View of the first public showing of Natura Technica at Assemble Gallery in Pittsburgh PA, 2014
I've gotten a lot of positive feedback on my Natura Technica images, and I think the prints stand for themselves visually as interesting works of art, but as my wife says, she likes "blurbs". I can't stand next to every print in a gallery or on the website and explain myself, so if you are interested in learning a little of what goes on in my head, read on.
I have been drawn to making art about nature from the very first drawings an paintings I made as a child. I still have a very old sketchbook which includes drawings of trees, birds and landscapes. The first "works of art" I ever gave away (in the sixth grade) were small watercolor landscapes I painted from my imagination. Landscape painters were my early influences and when I started taking classes with Walt Bartman the world of landscape painting consumed me for years.
But eventually I came to realize that animals were where it was at for me. As I mentioned in my post about wolves I started reading about animal behavior in high school. With a scientist father and brother, I was around discussions about animals all the time, and living on a small farm I certainly had the opportunity to watch domesticated animals as well.

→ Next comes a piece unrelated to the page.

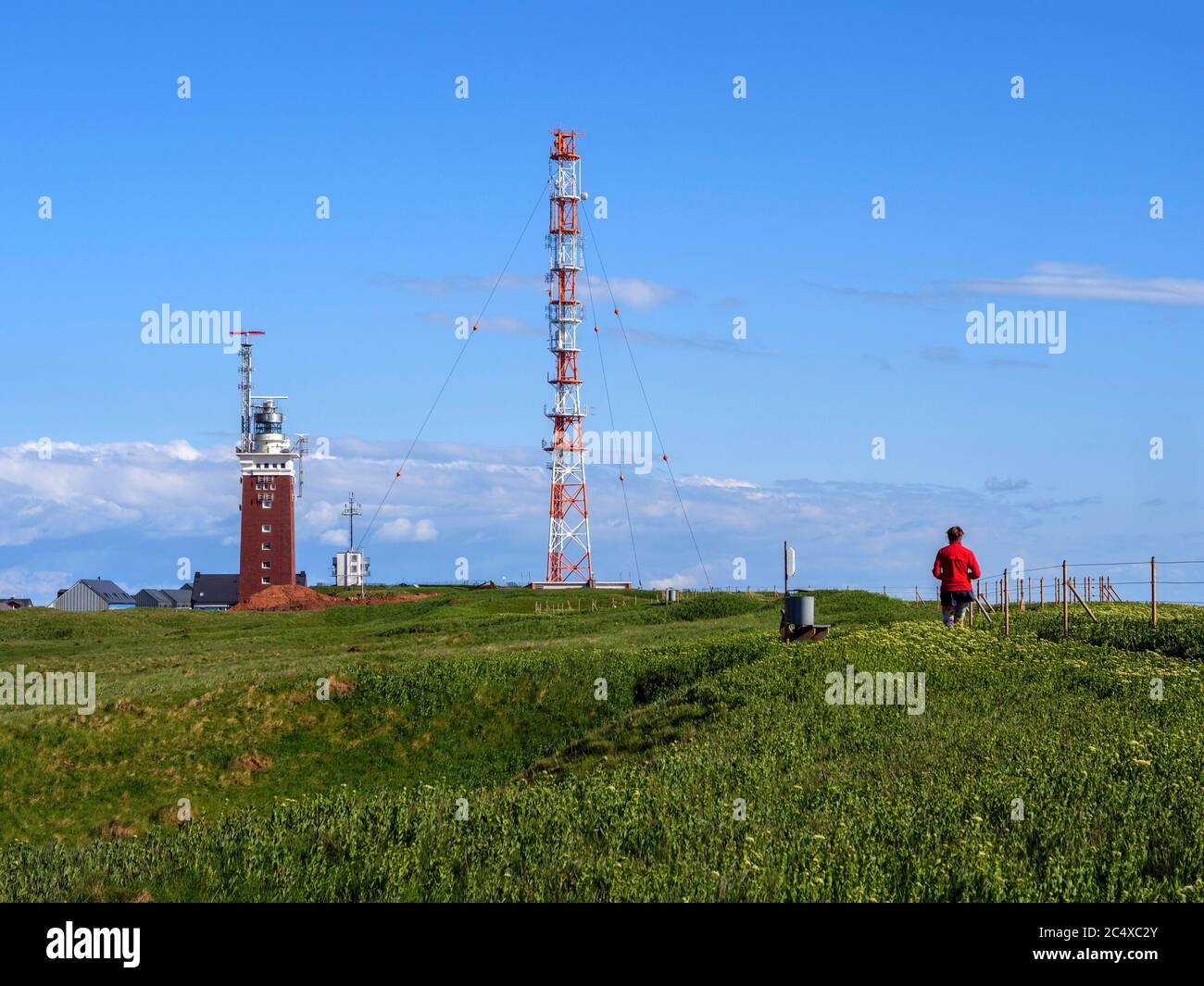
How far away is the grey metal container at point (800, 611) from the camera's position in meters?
37.0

Natura Technica focuses on animal species that require serious human intervention, study and control to continue to exist on this planet. The irony is, of course, the reason all of these species need such intervention is that human expansion and alteration of the planet has pushed them to the edge of extinction. These species are at the same time incredibly unlucky in that they did not evolve to meet the challenges of the Anthropocene, but at the same time are lucky enough to have survived to the day when it is within sciences power to keep them from tumbling over the brink.
Each Natura Technica image is made up of layers of data, research and information about that particular species. This data is found in journals and websites about the animal, and digitally collaged together. Small amounts of identifying visual information about the animal such as shape and marking overlay the digital collage. This pixel perfect image is then translated into the physical world in a printing process I have developed and called Hand Transferred Digital Printing. The resulting print has a significant amount of lost data and is a nice parallel for how imperfect scientific programs for saving these animals can be when applied in the real world.
One of the most influential books I have read while developing this body of work (and the inspiring source of the prints for the Whooping Crane, Lange's Metalmark Butterfly and the Polar Bear) is Wild Ones by Jon Mooallem. The subtitle of the book is "A Sometimes Dismaying, Weirdly Reassuring Story About Looking at People Looking at Animals in America" , and these words pretty well describe how I feel about Natura Technica, and if you like my work I recommend that you read the book.
These pieces are "conservationist" in the sense that they are about conservation; about the science and methods of conserving aspects of the world. My goal is not to dramatize the situation of these animals and is not to push an agenda, it is to point at the reality that thousands, probably millions, of unique living species are likely to go extinct (or already have) due to the impact of humanity. There are a large number of people who dedicate a lot of their time to keeping some of them alive, and if we want to help them, they would be more than willing to accept our help, however imperfect the results.